As histórias anônimas que me tocam
Essas crônicas estréiam em homenagem às historinhas que conheci mas nunca pude comprovar se são verossímeis
Uma jornalista dessas que sonhou em fazer uma grande reportagem e ganhar um prêmio Esso foi parar numa assessoria de imprensa, por uma dessas ironias da vida que provam que Deus tem senso de humor negro. Mas estava disposta a vencer aquele preconceito, o ranço dos que sonhavam passar longe dessa modalidade de atuação profissional e se manter entre os boêmios, que cobriam de enchentes a eleições. Mal sabia ela que a maior parte da equipe das redações cola e copia – de releases ao material enviado pelas agências de notícias.
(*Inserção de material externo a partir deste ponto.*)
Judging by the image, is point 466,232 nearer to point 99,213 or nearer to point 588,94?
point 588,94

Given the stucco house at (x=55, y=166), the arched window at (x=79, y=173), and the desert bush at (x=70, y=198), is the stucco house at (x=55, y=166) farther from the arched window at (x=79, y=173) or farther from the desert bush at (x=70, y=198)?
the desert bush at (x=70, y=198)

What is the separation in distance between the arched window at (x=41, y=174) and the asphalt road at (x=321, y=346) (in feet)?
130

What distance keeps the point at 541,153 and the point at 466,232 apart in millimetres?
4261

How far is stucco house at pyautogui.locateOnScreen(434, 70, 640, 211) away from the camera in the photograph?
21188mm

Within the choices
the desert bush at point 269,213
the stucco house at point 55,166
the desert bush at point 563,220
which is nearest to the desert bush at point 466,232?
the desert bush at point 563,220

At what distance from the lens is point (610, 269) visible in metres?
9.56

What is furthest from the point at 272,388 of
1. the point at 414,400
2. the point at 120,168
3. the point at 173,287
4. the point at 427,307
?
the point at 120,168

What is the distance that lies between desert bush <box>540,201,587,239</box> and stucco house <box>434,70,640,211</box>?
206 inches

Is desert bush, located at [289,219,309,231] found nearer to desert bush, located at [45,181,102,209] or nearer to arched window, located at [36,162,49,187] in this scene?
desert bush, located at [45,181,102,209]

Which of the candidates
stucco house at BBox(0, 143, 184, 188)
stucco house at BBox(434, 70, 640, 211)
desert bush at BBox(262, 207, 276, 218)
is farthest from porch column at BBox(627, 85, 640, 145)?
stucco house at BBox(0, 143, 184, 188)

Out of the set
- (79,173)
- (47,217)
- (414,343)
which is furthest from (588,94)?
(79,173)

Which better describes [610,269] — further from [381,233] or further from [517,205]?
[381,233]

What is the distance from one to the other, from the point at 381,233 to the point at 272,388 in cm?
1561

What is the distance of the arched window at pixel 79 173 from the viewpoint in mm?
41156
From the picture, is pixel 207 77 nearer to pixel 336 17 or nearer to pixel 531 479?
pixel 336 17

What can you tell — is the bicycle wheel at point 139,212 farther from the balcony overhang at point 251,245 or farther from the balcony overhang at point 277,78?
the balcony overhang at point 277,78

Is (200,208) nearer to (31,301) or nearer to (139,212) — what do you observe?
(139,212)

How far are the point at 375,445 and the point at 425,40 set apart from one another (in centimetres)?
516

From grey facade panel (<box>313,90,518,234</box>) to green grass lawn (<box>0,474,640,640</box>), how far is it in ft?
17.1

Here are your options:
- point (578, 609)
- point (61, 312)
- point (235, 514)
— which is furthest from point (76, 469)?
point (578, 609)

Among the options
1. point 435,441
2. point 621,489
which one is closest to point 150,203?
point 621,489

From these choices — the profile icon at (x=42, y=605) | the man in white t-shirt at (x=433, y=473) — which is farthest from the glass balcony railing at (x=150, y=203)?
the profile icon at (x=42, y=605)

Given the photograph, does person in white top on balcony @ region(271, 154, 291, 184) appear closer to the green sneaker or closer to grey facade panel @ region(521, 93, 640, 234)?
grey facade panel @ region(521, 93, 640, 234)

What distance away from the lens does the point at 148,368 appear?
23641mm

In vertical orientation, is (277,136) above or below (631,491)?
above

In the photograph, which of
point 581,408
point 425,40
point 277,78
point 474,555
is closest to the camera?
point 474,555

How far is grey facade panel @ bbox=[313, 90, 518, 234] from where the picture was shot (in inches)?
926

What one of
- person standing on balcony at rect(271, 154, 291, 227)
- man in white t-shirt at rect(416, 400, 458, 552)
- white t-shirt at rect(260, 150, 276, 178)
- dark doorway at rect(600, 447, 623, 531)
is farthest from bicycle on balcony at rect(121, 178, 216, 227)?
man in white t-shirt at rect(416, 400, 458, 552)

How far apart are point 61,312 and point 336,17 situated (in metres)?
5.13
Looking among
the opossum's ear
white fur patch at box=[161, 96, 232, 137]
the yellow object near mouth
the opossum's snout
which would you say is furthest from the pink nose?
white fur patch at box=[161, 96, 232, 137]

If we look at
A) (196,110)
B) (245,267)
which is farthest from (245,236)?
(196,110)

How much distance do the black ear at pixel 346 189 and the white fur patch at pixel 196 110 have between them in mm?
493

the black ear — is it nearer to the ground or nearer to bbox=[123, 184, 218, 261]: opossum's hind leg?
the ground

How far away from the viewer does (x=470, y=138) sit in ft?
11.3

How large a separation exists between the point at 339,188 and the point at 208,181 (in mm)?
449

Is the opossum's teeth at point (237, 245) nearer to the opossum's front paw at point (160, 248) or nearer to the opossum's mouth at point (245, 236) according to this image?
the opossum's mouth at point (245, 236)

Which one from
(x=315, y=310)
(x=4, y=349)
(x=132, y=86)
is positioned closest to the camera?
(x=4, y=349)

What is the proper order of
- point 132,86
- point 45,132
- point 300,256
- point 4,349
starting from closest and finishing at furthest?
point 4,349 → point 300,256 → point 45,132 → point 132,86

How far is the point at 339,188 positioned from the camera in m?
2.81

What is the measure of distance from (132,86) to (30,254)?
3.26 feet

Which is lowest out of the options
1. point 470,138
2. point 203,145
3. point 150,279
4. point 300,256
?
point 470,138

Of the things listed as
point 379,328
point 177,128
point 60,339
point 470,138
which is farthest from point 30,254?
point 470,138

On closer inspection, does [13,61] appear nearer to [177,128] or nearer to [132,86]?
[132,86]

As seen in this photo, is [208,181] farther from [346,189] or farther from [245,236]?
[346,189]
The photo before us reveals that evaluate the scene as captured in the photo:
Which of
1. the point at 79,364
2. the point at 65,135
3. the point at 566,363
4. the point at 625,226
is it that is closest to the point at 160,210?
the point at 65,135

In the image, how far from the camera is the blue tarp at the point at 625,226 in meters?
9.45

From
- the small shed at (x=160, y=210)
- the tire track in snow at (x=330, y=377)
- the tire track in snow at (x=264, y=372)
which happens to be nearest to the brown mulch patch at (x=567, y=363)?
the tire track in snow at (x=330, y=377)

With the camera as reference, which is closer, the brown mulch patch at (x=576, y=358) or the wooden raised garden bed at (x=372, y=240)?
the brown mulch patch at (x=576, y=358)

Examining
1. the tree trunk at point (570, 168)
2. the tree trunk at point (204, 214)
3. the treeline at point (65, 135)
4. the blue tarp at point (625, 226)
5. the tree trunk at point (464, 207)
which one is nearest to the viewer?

À primeira vista, o local não oferecia perigo. Sentou-se, leu um pouco de jornal, fez cara de conteúdo para fazer uma média, quando foi surpreendida pela diretora. Se mostrou cordial. Respirou aliviada. Após poucos minutos, outra funcionária chegou e começou a explicar o trabalho.
Num piscar de olhos a diretora que se revelou: começou a cobrar e pressionar parte da equipe. Seus gritos vieram à tona. A jornalista mezzo realista mezzo sonhadora considerou aquilo um acinte, mas pagou pra ver. A manhã alternou berros do lado de lá com expressões pouco convincentes de “faz de conta que não me importo” de seus colegas de trabalho.
Aquilo tudo começou a cutucar a gastrite de nossa heroína idealista e romântica. Sim, já tinha sido tratada aos trancos e barrancos nas redações, mas quando finalmente cedeu a vir para o lado de cá do balcão imaginou que se livraria desse stress cotidiano. Que o mundo corporativo fosse mais civilizado.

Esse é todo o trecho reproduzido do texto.